There is nothing about the Knowtator code that requires using the CLIPS backend
vs. the Database backend (in fact, we have used the DB backend). However, to make deployment as simple
as possible on annotator's home machines we use the file-based backend. The following documentation
assumes this configuration.
This page steps through an annotation workflow that we have put in place in our lab. The basic steps are:
- create an annotation schema
- distribute the annotation schema to the annotators
- annotators annotate
- merge annotations from multiple annotators
- (optional and discouraged) update/edit annotation schema on merged annotation project. Go back to step 2.
- IAA metrics are run (as appropriate)
- export annotations to XML
- Tips & Tricks
- Here is an ant script that can be modified to perform some of the tasks
described below.
Create an annotation schema
I will not attempt to provide advice on how to create an annotation schema that is appropriate for your task.
I encourage you to look at annotation tasks that are provided in the
examples
directory and
look at annotation tasks that are provided with Callisto, WordFreak, and GATE.
Like any meta-data it is always helpful to get the annotation schema for your annotation task
right first - before "real" annotation begins.

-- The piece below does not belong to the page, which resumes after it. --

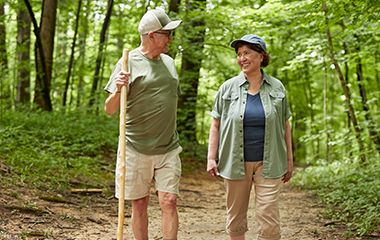 Elderly husband and wife smiling while walking in nature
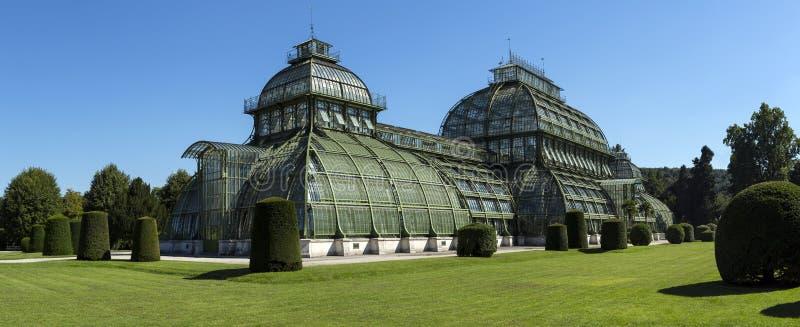 Palmenhaus pavilion greenhouse in garden of Schloss Schonbrunn palace, Vienna, Austria. Schonbr. Unn Palace is former imperial summer residence located Vienna stock photos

The more upfront effort you put into designing the
annotation schema, the easier your life will be.
The Protégé project that you create will need:
- Knowtator included. (see the installation page and the configuration page)
- Classes/Instances defined that represent the kinds of annotations you will be creating
- Instances corresponding to each of the annotators who will be annotating (instances of knowtator human annotator)
- a directory with the text sources you plan to annotate (or an implementation of TextSourceCollection)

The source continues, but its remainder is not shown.